You can build library using both Maven and SBT build tools
Build the library using Maven(3.3) as shown below
mvn clean install
Build the library using SBT(0.13.13) as show below
sbt clean assembly
Run this library in Spark using the --jars
command line option in spark-shell
or spark-submit
. For example:
Maven Jars
$SPARK_HOME/bin/spark-shell --jars target/spark-tensorflow-connector-1.0-SNAPSHOT.jar,target/lib/tensorflow-hadoop-1.0-01232017-SNAPSHOT-shaded-protobuf.jar
SBT Jars
$SPARK_HOME/bin/spark-shell --jars target/scala-2.11/spark-tensorflow-connector-assembly-1.0.0.jar
The following code snippet demonstrates usage.

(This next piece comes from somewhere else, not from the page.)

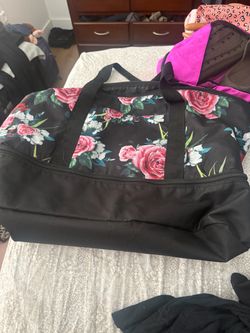 Argo Sport Duffle Bag/ Travel Bag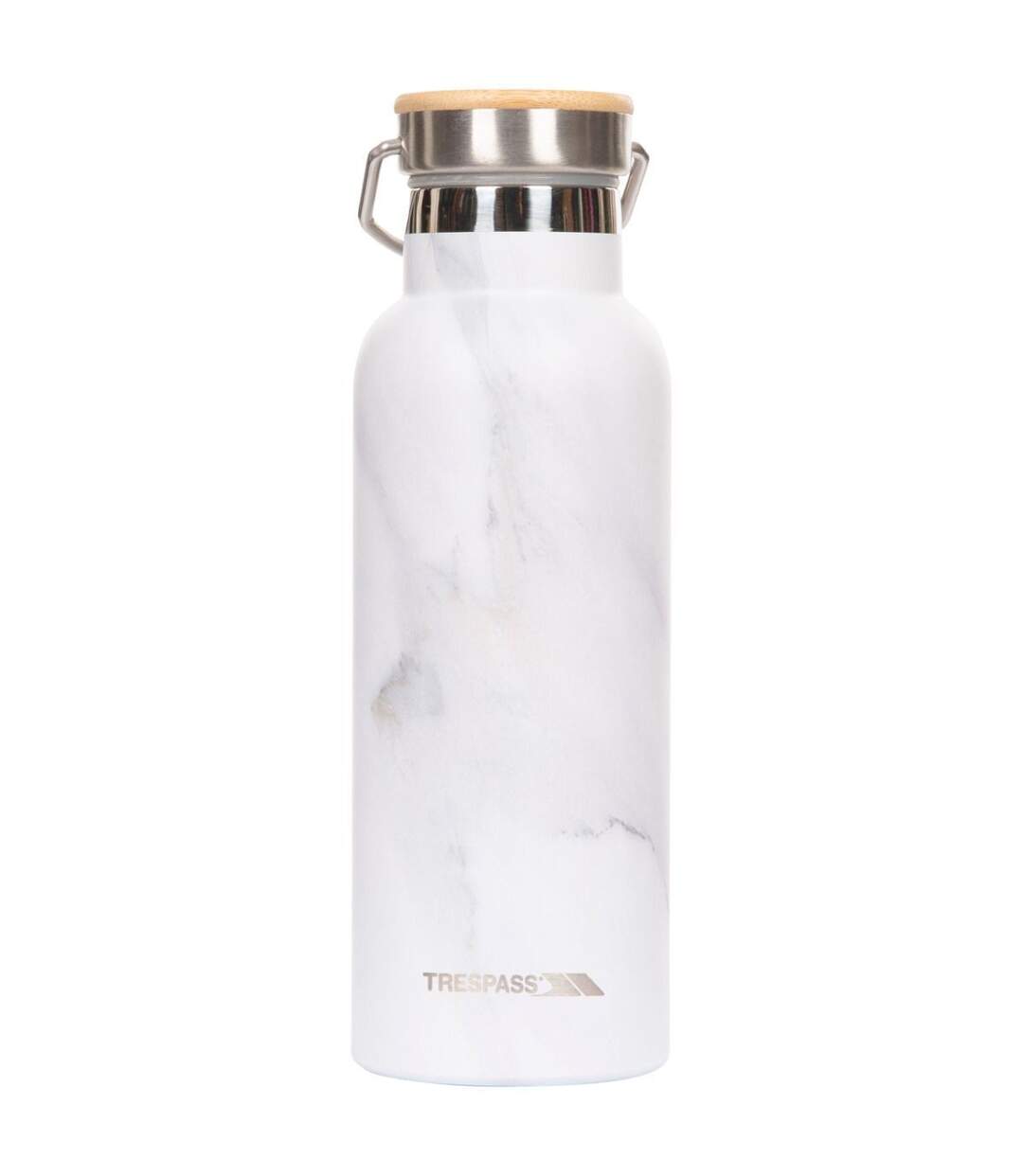 Bouteille Isotherme Breen Taille Unique Gris Clair Trespass-1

import org.apache.commons.io.FileUtils
import org.apache.spark.sql.{ DataFrame, Row }
import org.apache.spark.sql.catalyst.expressions.GenericRow
import org.apache.spark.sql.types._
val path = "test-output.tfr"
val testRows: Array[Row] = Array(
new GenericRow(Array[Any](11, 1, 23L, 10.0F, 14.0, List(1.0, 2.0), "r1")),
new GenericRow(Array[Any](21, 2, 24L, 12.0F, 15.0, List(2.0, 2.0), "r2")))
val schema = StructType(List(StructField("id", IntegerType),
StructField("IntegerTypelabel", IntegerType),
StructField("LongTypelabel", LongType),
StructField("FloatTypelabel", FloatType),
StructField("DoubleTypelabel", DoubleType),
StructField("vectorlabel", ArrayType(DoubleType, true)),
StructField("name", StringType)))
val rdd = spark.sparkContext.parallelize(testRows)
//Save DataFrame as TFRecords
val df: DataFrame = spark.createDataFrame(rdd, schema)
df.write.format("tensorflow").save(path)
//Read TFRecords into DataFrame.
//The DataFrame schema is inferred from the TFRecords if no custom schema is provided.
val importedDf1: DataFrame = spark.read.format("tensorflow").load(path)
importedDf1.show()
//Read TFRecords into DataFrame using custom schema
val importedDf2: DataFrame = spark.read.format("tensorflow").schema(schema).load(path)
importedDf2.show()